O assédio moral no ambiente de trabalho segue como uma das principais formas de violência enfrentadas por trabalhadores e trabalhadoras no Brasil, comprometendo a dignidade humana e a promoção do trabalho decente. A avaliação é da professora e mestra em Educação Arielma Galvão dos Santos, diretora da Central dos Trabalhadores e Trabalhadoras do Brasil (CTB), que destaca a necessidade de enfrentamento imediato desse tipo de prática. Um artigo dela sobre o tema foi publicado no Jornal A Tarde, ontem (28/07).
Segundo a especialista, a definição adotada pela Organização Internacional do Trabalho (OIT) inclui “quaisquer práticas ou comportamentos abusivos, humilhantes ou constrangedores”, além de ameaças que possam ocorrer de forma isolada ou repetida. Essas condutas, explica, “interferem negativamente na dignidade humana e violam os direitos fundamentais das vítimas”, podendo causar danos físicos e mentais, além de afetar a saúde e o ambiente laboral.
No Brasil, o combate ao assédio moral encontra respaldo na Constituição Federal, que estabelece a dignidade da pessoa humana como fundamento do Estado, e também em normativas como a CLT e a NR-1, atualizada recentemente. A norma passou a exigir que empresas incluam riscos psicossociais em seus Programas de Gerenciamento de Riscos (PGR), com foco na prevenção de problemas como burnout e estresse crônico. Arielma ressalta que mulheres, especialmente mulheres negras, além de pessoas LGBTQIA+ e pessoas com deficiência, estão entre os grupos mais vulneráveis a esse tipo de violência.
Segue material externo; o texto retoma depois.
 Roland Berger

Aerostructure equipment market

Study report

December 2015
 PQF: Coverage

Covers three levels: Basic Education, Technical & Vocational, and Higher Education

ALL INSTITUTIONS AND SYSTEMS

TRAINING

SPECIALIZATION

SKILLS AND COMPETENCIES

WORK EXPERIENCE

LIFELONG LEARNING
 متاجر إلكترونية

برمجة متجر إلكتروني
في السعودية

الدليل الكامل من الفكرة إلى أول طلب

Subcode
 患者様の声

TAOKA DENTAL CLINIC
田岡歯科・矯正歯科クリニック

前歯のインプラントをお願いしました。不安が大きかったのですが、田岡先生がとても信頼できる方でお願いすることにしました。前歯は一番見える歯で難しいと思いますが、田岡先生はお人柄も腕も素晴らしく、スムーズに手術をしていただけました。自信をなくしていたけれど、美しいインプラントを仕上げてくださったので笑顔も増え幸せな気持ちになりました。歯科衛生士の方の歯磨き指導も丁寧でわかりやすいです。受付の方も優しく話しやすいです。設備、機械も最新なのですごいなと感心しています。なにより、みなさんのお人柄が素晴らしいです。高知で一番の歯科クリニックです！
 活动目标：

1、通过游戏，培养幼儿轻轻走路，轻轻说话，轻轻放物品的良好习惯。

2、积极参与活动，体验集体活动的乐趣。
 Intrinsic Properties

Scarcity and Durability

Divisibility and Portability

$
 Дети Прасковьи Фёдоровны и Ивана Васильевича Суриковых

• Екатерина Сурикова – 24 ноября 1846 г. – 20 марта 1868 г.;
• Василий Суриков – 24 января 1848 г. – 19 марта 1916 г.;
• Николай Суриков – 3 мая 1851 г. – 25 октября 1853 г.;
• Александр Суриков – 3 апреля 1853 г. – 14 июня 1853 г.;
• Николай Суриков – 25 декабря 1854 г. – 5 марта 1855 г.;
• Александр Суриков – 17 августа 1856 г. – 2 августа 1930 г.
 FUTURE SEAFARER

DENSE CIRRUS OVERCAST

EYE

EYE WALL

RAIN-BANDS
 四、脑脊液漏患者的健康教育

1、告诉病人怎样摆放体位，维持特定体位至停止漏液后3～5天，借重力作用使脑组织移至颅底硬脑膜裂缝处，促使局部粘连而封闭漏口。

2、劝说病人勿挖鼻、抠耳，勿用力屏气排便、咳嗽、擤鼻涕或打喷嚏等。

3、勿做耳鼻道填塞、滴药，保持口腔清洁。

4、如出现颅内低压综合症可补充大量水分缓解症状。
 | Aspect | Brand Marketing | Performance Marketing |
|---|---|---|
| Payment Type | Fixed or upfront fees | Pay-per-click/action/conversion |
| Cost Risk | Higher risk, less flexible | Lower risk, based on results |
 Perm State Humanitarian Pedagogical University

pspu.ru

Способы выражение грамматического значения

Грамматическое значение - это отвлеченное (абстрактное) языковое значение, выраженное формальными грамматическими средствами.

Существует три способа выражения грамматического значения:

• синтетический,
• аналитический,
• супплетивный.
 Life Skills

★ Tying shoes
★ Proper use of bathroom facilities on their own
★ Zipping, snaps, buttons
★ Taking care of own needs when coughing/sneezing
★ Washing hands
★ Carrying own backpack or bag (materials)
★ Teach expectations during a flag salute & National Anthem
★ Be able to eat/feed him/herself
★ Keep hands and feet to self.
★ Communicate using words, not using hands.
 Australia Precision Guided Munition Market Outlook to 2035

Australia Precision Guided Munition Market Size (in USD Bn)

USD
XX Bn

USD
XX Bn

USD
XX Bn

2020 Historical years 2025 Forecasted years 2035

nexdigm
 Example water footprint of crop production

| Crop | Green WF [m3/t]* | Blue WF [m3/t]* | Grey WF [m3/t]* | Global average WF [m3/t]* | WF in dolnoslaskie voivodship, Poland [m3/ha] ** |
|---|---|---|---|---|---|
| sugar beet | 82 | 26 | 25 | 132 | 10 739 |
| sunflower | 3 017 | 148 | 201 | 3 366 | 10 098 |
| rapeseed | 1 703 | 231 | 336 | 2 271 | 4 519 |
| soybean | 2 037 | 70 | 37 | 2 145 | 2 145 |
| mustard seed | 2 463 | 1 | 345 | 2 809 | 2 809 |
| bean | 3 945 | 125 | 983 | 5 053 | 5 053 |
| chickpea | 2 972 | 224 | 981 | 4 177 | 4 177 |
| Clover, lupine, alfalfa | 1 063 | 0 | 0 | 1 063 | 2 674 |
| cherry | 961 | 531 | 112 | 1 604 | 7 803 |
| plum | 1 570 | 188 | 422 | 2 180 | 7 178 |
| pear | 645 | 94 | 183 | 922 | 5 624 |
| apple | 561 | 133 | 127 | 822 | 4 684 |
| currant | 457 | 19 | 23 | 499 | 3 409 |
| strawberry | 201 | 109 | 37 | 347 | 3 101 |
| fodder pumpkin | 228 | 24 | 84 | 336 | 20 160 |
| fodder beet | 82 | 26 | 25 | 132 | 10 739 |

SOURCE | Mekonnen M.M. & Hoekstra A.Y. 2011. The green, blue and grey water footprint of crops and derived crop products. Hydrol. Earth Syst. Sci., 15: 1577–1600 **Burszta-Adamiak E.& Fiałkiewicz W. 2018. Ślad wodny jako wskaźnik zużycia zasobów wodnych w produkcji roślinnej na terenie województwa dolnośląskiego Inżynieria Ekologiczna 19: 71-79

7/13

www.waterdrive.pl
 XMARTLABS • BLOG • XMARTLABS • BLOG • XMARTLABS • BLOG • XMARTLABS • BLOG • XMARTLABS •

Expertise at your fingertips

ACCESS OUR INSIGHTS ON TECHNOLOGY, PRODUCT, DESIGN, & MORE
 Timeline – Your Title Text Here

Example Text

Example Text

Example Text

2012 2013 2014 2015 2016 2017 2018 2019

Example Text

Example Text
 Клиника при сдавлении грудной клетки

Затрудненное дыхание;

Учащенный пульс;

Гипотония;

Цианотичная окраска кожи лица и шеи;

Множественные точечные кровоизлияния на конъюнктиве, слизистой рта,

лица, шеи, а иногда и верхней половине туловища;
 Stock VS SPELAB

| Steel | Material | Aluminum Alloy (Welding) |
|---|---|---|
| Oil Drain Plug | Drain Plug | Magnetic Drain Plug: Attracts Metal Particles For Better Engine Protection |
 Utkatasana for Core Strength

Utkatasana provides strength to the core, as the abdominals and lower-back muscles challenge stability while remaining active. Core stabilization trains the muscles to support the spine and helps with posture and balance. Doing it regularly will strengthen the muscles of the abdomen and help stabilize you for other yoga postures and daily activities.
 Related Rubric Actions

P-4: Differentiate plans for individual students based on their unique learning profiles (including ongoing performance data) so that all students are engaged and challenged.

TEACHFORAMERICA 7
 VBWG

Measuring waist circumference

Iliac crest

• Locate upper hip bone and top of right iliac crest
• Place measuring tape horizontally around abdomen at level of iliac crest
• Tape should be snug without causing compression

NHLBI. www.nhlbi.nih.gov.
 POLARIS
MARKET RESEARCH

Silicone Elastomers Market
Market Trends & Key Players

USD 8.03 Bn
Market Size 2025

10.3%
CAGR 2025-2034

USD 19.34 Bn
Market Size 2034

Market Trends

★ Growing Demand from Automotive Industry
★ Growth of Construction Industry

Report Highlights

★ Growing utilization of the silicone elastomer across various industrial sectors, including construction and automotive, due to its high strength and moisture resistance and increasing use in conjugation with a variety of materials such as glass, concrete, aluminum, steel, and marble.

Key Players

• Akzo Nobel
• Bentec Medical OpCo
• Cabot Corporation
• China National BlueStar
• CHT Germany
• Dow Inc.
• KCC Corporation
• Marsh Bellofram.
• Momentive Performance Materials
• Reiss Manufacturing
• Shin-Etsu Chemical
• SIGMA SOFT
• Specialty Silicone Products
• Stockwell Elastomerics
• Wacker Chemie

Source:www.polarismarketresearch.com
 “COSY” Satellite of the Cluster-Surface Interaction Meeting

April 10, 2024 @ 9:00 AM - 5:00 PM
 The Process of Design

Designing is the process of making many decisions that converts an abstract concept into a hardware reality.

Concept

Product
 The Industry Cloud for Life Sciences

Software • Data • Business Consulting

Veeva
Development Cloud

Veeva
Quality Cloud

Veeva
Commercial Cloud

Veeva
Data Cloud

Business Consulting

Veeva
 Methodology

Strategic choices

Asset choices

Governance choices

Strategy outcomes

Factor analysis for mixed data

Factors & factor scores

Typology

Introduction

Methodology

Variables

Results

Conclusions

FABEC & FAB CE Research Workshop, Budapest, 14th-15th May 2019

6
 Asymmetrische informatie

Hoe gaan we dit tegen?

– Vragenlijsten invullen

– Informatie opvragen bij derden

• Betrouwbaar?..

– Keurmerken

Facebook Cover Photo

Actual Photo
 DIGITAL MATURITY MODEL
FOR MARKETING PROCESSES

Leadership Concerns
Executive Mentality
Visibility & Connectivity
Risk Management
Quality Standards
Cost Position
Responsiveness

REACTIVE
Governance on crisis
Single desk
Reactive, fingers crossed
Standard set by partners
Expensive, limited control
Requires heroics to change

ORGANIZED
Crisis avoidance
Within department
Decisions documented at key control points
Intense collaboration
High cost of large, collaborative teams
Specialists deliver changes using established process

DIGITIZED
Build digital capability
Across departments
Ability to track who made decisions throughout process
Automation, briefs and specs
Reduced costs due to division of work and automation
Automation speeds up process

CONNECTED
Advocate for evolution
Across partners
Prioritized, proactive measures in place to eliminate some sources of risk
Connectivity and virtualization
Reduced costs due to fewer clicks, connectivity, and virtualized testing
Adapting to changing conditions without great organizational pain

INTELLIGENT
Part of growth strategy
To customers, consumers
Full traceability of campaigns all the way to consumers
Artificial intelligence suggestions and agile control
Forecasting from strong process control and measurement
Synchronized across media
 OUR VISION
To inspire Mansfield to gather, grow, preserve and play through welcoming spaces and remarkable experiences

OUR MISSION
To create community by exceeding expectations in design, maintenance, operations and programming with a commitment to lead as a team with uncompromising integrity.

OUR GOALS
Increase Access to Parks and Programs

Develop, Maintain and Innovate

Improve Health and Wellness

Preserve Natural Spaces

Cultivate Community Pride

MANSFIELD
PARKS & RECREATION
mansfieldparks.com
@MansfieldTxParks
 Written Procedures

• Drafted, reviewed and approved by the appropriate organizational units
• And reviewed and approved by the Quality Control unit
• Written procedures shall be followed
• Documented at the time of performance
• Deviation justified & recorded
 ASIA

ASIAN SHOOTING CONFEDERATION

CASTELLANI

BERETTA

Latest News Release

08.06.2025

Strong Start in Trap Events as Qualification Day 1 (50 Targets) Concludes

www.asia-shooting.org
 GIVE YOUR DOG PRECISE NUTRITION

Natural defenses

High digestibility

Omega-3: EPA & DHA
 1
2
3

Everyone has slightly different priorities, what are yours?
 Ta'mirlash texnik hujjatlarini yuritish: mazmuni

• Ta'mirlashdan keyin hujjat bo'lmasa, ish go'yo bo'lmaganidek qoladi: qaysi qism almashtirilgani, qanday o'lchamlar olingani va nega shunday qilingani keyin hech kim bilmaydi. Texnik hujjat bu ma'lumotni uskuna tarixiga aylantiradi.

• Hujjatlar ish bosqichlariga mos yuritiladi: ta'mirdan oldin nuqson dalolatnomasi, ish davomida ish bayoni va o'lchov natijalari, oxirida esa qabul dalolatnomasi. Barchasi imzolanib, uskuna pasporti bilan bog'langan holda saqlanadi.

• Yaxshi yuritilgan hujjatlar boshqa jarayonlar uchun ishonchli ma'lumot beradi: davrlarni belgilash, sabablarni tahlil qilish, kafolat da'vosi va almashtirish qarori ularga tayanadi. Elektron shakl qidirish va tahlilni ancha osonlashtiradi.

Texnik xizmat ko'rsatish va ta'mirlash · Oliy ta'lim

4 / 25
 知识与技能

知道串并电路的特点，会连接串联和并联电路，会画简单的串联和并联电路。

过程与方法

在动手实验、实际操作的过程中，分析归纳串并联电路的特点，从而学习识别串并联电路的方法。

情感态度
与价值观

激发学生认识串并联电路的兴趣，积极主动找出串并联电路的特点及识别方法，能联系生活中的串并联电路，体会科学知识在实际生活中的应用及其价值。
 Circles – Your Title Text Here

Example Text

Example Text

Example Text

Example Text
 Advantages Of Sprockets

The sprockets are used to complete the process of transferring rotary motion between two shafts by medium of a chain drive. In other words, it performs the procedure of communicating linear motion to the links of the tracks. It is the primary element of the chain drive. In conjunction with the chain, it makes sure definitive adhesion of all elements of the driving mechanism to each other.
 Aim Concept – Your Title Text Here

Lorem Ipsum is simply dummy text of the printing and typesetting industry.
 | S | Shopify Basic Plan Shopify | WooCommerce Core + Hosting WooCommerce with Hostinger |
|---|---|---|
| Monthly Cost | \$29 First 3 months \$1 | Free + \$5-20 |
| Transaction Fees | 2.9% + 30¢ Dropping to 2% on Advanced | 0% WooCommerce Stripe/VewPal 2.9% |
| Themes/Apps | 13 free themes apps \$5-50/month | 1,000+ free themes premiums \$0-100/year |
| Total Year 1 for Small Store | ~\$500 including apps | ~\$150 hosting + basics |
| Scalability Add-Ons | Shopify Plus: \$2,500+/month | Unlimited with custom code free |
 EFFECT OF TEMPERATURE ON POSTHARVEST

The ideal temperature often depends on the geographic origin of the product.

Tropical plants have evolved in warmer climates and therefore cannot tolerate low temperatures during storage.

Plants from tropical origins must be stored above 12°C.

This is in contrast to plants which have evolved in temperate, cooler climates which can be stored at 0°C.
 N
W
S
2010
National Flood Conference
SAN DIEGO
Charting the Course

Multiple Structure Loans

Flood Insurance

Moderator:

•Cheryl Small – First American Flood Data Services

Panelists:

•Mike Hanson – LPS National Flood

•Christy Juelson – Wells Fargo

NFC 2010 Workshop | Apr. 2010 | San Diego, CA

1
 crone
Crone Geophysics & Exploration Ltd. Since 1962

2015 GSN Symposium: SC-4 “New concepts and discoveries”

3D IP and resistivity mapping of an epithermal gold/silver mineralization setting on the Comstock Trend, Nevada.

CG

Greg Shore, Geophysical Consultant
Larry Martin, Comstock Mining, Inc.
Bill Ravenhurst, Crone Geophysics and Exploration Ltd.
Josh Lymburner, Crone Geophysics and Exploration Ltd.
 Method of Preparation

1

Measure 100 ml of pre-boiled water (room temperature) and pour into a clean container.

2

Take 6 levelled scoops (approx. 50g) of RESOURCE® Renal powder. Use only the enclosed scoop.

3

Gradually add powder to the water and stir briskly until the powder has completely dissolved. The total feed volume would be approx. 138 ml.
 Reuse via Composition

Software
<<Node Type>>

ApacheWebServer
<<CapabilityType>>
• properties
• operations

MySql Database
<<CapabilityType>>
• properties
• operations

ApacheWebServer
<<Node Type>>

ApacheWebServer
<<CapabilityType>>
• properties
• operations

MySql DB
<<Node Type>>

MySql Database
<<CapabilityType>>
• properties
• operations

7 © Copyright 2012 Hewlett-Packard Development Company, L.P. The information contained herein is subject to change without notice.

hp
A diretora da CTB também enfatiza a importância da denúncia como ferramenta de enfrentamento, apesar do medo de retaliações e da descrença em soluções eficazes. Para ela, é fundamental que os ambientes de trabalho promovam mudanças estruturais, com canais seguros e confiáveis. “É urgente o combate ao assédio moral e a promoção do trabalho decente para garantia de direitos dos trabalhadores e trabalhadoras”, afirma, defendendo ainda a união da classe trabalhadora e o fortalecimento dos movimentos sociais como caminhos para enfrentar a precarização no mundo do trabalho.